Still, she’s always held hope that one day he might have someone to help alleviate that burden, to bring smiles to his stoic face, to join him in that big house and make some new memories.

 

She’s in the back on an otherwise unremarkable day, idly wondering what to do with an old windfall of lumber that she’s been sitting on for months. It’s honestly taking up space that could be used for more liquid inventory, and she’s a little torn. She was finally contemplating just setting it out front on clearance when Pamela’d given her a call, as she often did. The conversation was typical, gossip and books and the store, until Pam had suggested she hang on to the lumber instead, that she might have a buyer in the wings.

 

It’s the same unremarkable day when Dean Winchester comes into her store with a tall, young man in tow, and his smile catches her off guard, as does his jaunty wave. The younger man watches Dean go into the aisles, and he wanders up to her counter.

 

“Hi,” he says, winsome and polite. “I’m Sam, Dean’s brother?”

 

Collette shakes his big hand; she’d met him once before, years ago. “You’ve gotten awful tall,” she says, and Sam blushes, bashful. “Been a long time. You visiting?”

 

Sam rubs the back of his neck. “Kinda, yeah.
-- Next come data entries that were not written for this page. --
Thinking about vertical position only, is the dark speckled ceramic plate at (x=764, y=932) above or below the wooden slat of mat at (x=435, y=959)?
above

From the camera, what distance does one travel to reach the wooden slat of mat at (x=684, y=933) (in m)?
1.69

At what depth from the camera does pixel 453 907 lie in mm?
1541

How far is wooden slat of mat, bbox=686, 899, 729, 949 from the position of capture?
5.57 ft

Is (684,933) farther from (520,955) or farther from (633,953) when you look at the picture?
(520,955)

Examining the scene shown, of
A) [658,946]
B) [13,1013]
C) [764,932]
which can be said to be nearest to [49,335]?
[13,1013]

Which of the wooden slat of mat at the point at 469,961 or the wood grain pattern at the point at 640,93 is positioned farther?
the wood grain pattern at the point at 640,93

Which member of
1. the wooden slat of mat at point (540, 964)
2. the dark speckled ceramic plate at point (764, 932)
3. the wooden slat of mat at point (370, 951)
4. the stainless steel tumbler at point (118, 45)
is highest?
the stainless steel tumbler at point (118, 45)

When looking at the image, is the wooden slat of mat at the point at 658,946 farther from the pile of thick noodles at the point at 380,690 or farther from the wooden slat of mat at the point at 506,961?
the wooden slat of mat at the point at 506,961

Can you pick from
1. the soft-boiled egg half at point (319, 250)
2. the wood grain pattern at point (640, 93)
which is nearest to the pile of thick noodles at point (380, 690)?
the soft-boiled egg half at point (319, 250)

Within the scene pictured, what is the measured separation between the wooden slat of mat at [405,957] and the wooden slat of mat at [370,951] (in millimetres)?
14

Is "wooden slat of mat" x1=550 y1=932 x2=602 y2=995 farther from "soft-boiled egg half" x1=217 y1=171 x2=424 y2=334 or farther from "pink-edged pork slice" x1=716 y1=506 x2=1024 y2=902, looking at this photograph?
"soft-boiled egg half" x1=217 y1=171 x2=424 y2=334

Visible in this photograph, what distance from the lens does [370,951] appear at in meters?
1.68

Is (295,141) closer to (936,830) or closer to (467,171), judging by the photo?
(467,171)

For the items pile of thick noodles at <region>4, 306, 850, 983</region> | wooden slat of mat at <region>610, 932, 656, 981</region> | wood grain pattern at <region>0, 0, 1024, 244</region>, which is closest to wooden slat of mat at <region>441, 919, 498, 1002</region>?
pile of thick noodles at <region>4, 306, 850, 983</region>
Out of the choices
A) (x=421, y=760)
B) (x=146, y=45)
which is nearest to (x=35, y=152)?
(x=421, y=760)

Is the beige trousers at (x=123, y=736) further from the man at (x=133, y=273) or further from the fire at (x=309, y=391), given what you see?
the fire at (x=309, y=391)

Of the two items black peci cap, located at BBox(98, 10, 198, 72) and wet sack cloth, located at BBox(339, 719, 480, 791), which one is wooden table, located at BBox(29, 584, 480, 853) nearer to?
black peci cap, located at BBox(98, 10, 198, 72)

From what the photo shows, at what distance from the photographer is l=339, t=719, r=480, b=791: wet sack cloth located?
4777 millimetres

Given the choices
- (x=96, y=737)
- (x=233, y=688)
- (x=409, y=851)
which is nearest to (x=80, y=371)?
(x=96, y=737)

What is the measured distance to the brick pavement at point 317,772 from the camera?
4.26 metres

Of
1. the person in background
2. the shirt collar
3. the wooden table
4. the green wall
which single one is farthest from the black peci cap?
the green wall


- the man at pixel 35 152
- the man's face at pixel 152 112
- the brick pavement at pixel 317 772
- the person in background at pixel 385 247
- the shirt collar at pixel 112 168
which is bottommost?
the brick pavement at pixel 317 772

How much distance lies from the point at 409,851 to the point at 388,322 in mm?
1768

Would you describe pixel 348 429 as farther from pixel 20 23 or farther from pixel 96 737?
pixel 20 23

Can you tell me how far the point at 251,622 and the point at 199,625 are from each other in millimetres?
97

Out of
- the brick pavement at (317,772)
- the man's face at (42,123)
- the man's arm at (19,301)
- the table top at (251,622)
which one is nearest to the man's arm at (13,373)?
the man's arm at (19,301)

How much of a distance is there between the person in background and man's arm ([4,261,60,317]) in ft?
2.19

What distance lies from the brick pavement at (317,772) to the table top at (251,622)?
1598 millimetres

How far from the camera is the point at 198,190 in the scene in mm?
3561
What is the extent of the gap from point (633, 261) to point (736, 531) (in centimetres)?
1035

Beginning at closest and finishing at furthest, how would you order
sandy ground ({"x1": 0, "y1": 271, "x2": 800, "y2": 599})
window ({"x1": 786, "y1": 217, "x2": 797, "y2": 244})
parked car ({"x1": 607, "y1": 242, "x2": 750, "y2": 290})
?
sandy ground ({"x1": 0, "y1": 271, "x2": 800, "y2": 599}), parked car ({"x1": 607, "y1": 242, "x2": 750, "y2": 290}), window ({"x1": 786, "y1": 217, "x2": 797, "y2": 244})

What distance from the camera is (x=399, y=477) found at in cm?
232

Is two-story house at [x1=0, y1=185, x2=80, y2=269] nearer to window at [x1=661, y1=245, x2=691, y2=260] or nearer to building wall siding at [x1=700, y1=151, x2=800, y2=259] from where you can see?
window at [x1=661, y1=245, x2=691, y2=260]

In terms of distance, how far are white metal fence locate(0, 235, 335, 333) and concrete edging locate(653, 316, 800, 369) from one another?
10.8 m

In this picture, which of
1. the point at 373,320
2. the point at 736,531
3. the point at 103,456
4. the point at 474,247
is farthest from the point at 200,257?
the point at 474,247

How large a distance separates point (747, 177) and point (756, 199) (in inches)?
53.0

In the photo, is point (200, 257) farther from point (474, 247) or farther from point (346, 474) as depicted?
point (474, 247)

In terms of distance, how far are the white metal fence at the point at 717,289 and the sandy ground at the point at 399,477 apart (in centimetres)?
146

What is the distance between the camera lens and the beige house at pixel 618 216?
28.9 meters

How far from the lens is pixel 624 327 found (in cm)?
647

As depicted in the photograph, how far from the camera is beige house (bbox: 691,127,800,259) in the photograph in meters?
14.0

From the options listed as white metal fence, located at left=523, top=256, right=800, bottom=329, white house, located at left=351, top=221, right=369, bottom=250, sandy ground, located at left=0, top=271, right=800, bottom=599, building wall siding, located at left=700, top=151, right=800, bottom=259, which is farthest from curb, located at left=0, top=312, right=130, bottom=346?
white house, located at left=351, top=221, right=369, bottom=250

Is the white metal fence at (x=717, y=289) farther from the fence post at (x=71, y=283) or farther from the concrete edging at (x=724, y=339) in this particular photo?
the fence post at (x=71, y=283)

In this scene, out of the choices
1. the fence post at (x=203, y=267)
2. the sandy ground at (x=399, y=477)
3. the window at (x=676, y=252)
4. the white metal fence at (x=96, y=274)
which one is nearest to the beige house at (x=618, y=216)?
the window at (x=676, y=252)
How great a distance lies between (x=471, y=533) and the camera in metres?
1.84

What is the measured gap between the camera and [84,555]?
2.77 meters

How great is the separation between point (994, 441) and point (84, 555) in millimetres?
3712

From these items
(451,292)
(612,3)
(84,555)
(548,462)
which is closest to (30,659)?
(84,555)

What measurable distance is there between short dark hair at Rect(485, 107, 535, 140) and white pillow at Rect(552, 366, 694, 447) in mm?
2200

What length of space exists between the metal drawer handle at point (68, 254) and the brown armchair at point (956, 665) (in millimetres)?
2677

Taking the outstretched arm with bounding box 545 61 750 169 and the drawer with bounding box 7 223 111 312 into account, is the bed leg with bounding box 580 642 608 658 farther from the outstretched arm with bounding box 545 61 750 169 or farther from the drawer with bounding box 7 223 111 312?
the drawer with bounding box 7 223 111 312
He, uh.” He glances over his shoulder and then leans forward, near-whispering. “He just got married.”

 

Collette feels her face light up with surprise. “Dean Winchester’s gotten married?”

 

An adorable smile takes over Sam’s face, and he nods, bangs falling over his forehead. “I think he’s actually got a reason to fix up the old house now.”

 

“He better have a reason for why we weren’t invited,” she says, and Sam grins.

 

“Uh, it’s kinda a long story, but…well. Hopefully you’ll meet him soon.”

 

He jumps when Dean drops a rattling box on Collette’s counter and grins, shoving Sam out of the way. Sam huffs and mutters “jerk” under his breath, and resettles at his side. “I guess need some nails.”

 

Collette looks at the box in front of her, and raises her brow. “So I’ve heard. I understand you and the mister have a house to fix up.” She stifles a grin when Dean’s face goes a little pinched and he elbows Sam, who grunts and shoots him a wounded look.

 

“I have a lot of good lumber in the back,” she says loudly, to prevent any sibling-related shenanigans. “That deck would be a great place to start.”

 

“Yeah?” Dean says, smiling. “Was thinkin’ I could build a chicken coop, too—know any young ladies who might wanna move in with a coupla handsome guys?”

 

Collette tucks in her lips and tries to hold her smile. “I might,” she says.

**Author's Note:**

> so this fic. THIS FIC. this fic
> 
> Life has never intruded quite so much before. I barely made it out alive.